Little patterns that popped up
- A healthy distrust of AI as a finished craftsman. People expected more polish from the tools, and were disappointed. That disappointment feels specific. It’s about practical outputs like logos and reliable agent systems.
- A debate about micro-changes vs macro-signals. Are ugly icons a sign of decline, or just noise? Different readers answer differently. Both sides had reasonable points.
- A push toward prototyping and quick feedback loops. The old design process is getting questioned where machines let you try things fast.
- Nostalgia as evidence, not just sentiment. References to Susan Kare, Wright, and Jones were used to argue for continuity and quiet strength. It’s not about romanticising the past. It’s about learning small, repeatable good choices.
How the week made me think about what to read next
If you like hands-on critique, read George Saines on logos. If you want a systems-level eye on where agentic work can go sideways, read Maggie Appleton. If you want the small, exact gripe about icons, read Cal Henderson and then the reply from Lucio Bragagnolo to see the other side.
If you want a slightly calmer, slower piece, Christopher Schwarz gives architecture as an example of patient design. daveverse is a quick, bright note about continuity in icons. And Simon Willison is the short nudge about changing processes.
There’s a link pile from Nicolas Magand if you want to wander further. I’d say it’s like a friend leaving a few books on your kitchen table. You might pick through them.
Some slightly messy thoughts
Design people are split between engineers who want to optimise and craftsmen who want to protect standards. The week’s posts read like that split in dialogue. There’s no tidy resolution. There rarely is. But the friction is useful. It forces questions about what we value.
I kept finding myself going back to one metaphor: design is like cooking for guests you haven’t met. Sometimes you have a recipe. Sometimes you improvise with what’s in the fridge. Tools can chop faster, but they don’t taste the soup and tell you if it needs salt. There’s always a last bit of human sense-making.
Another small thought: we talk about automation as if it’s a single event. It’s not. It’s a long tail of decisions. Agents and AI create new layers to manage. That’s the real design challenge now. It’s less about magic and more about orchestration.
A few examples that stuck
- The logo experiments. They were a kind of laboratory. Lots of outputs. Little that felt ready. The lesson: AI gives you sketches, not signed prints.
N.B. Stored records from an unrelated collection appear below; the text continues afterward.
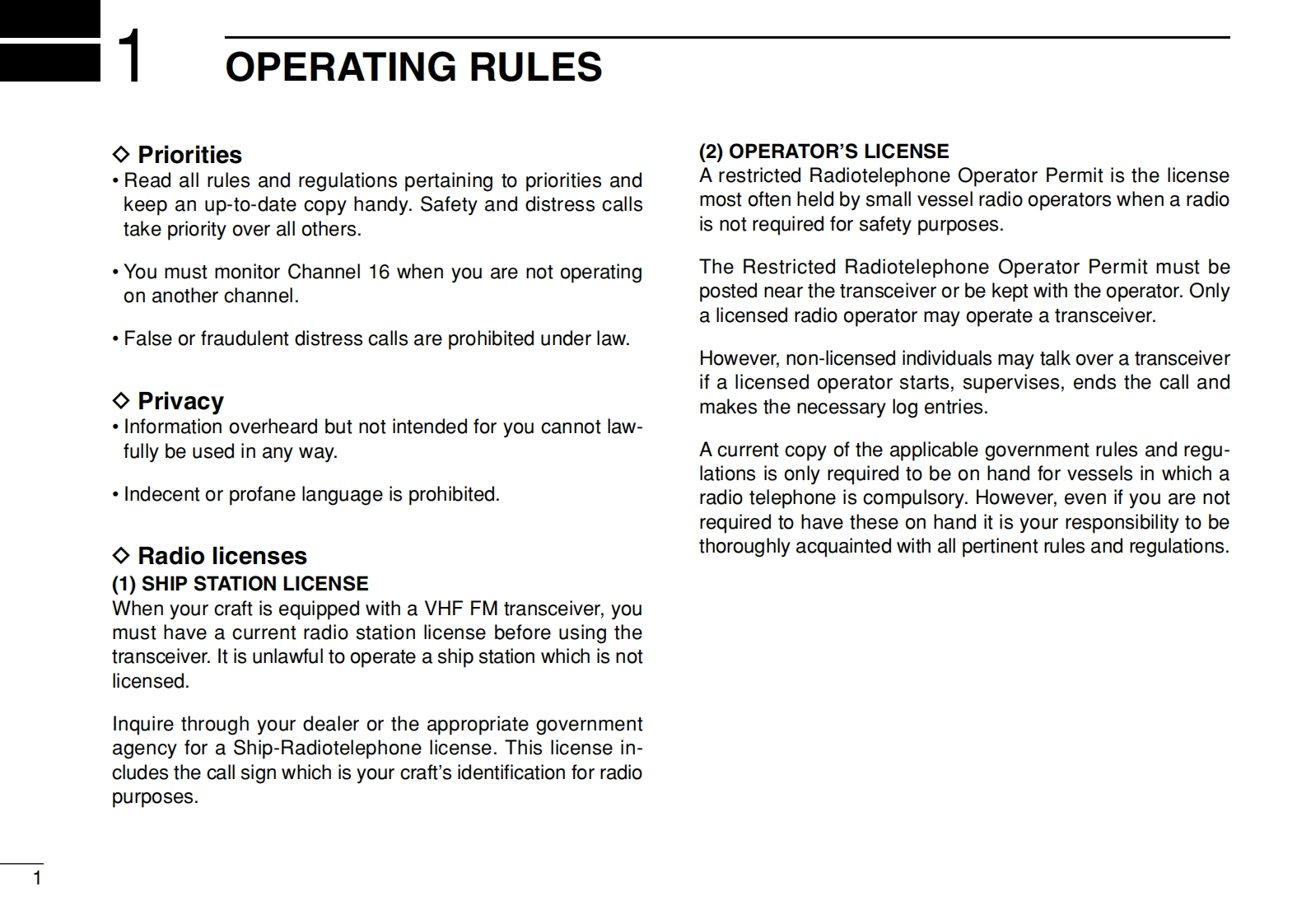 1 OPERATING RULES

◇ Priorities
• Read all rules and regulations pertaining to priorities and keep an up-to-date copy handy. Safety and distress calls take priority over all others.

• You must monitor Channel 16 when you are not operating on another channel.

• False or fraudulent distress calls are prohibited under law.

◇ Privacy
• Information overheard but not intended for you cannot lawfully be used in any way.

• Indecent or profane language is prohibited.

◇ Radio licenses
(1) SHIP STATION LICENSE
When your craft is equipped with a VHF FM transceiver, you must have a current radio station license before using the transceiver. It is unlawful to operate a ship station which is not licensed.

Inquire through your dealer or the appropriate government agency for a Ship-Radiotelephone license. This license includes the call sign which is your craft's identification for radio purposes.

(2) OPERATOR'S LICENSE
A restricted Radiotelephone Operator Permit is the license most often held by small vessel radio operators when a radio is not required for safety purposes.

The Restricted Radiotelephone Operator Permit must be posted near the transceiver or be kept with the operator. Only a licensed radio operator may operate a transceiver.

However, non-licensed individuals may talk over a transceiver if a licensed operator starts, supervises, ends the call and makes the necessary log entries.

A current copy of the applicable government rules and regulations is only required to be on hand for vessels in which a radio telephone is compulsory. However, even if you are not required to have these on hand it is your responsibility to be thoroughly acquainted with all pertinent rules and regulations.

1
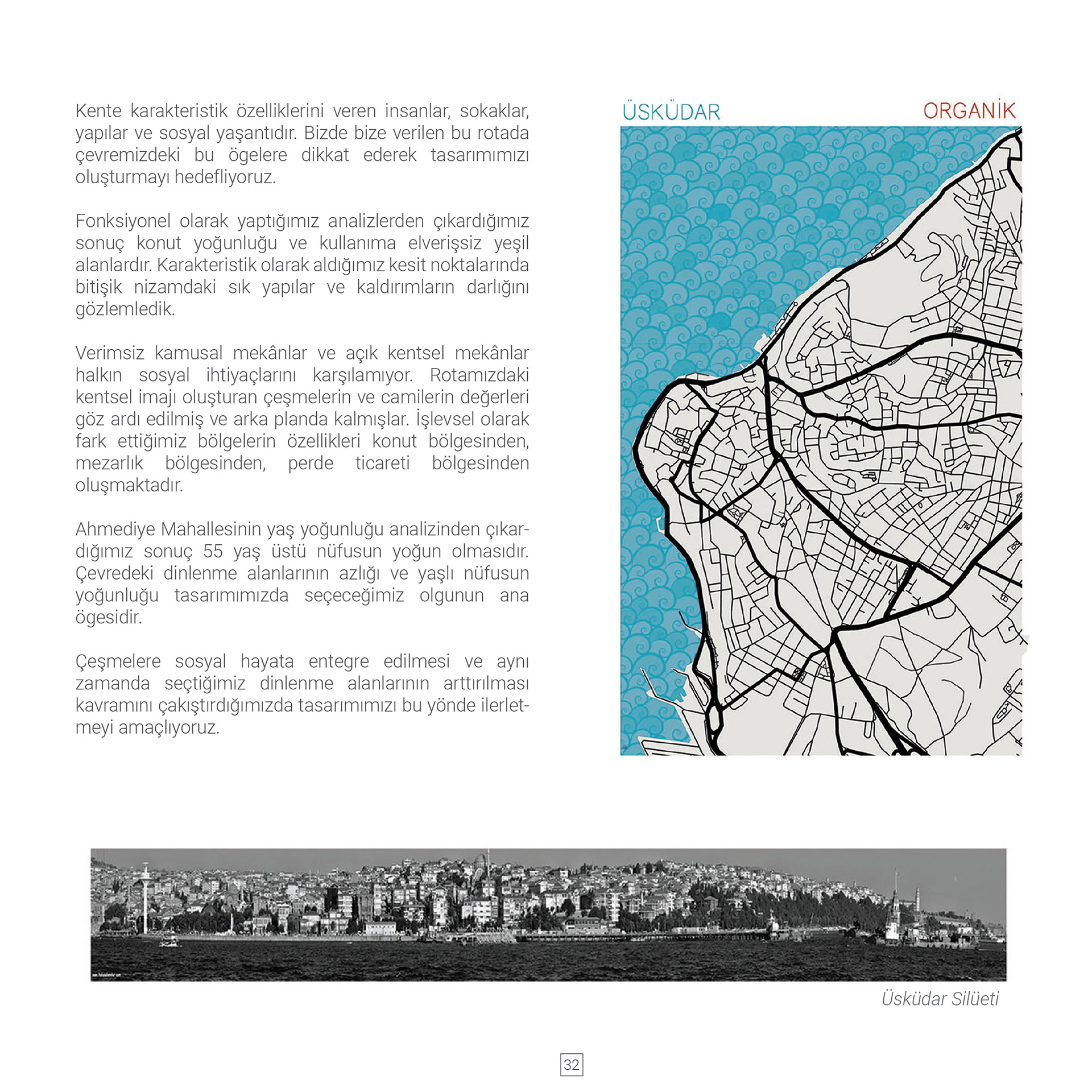 Kente karakteristik özelliklerini veren insanlar, sokaklar, yapılar ve sosyal yaşantıdır. Bizde bize verilen bu rotada çevremizdeki bu ögelere dikkat ederek tasarımımızı oluşturmayı hedefliyoruz.

Fonksiyonel olarak yaptığımız analizlerden çıkardığımız sonuç konut yoğunluğu ve kullanıma elverişsiz yeşil alanlardır. Karakteristik olarak aldığımız kesit noktalarında bitişik nizamdaki sık yapılar ve kaldırımların darlığını gözlemledik.

Verimsiz kamusal mekânlar ve açık kentsel mekânlar halkın sosyal ihtiyaçlarını karşılamıyor. Rotamızdaki kentsel imajı oluşturan çeşmelerin ve camilerin değerleri göz ardı edilmiş ve arka planda kalmışlar. İşlevsel olarak fark ettiğimiz bölgelerin özellikleri konut bölgesinden, mezarlık bölgesinden, perde ticareti bölgesinden oluşmaktadır.

Ahmediye Mahallesinin yaş yoğunluğu analizinden çıkardığımız sonuç 55 yaş üstü nüfusun yoğun olmasıdır. Çevredeki dinlenme alanlarının azlığı ve yaşlı nüfusun yoğunluğu tasarımımızda seçeceğimiz olgunun ana ögesidir.

Çeşmelere sosyal hayata entegre edilmesi ve aynı zamanda seçtiğimiz dinlenme alanlarının arttırılması kavramını çakıştırdığımızda tasarımımızı bu yönde ilerletmeyi amaçlıyoruz.

ÜSKÜDAR ORGANİK

Üsküdar Silüeti

32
- Gas Town. An interesting experiment. Messy in places. A reminder that coordination costs money and attention.
- Icons in Tahoe. A tiff that shows why small things matter. You can fix columns or you can fix attention to small details. Which one do you pick?
- Thorncrown Chapel. A reminder that light and placement beat flashiness on occasion.
If you want to dive deeper
Click into the posts. I’d recommend starting with the ones that most closely match your current frustration. Want practical design limits of AI? Start with George Saines. Want to think about agents and scale? Maggie Appleton is a good doorway. Into the macOS grumble? Read Cal Henderson and then the counterpoint by Lucio Bragagnolo.
Also, if you like to chase threads, Nicolas Magand left a string of links that send you sideways. They’re those rabbit holes that end in reading something clever in the middle of the night.
I’ll leave it there, because the posts themselves have the color and the examples. This week the discussion felt a little like a neighbourhood meeting. People shouted, people worried, people brought pie. Some arguments were old. Some were new. The parts that mattered were the specific fixes and the concrete complaints. That’s the kind of design talk worth following. It makes you want to open the drawer and sort things out.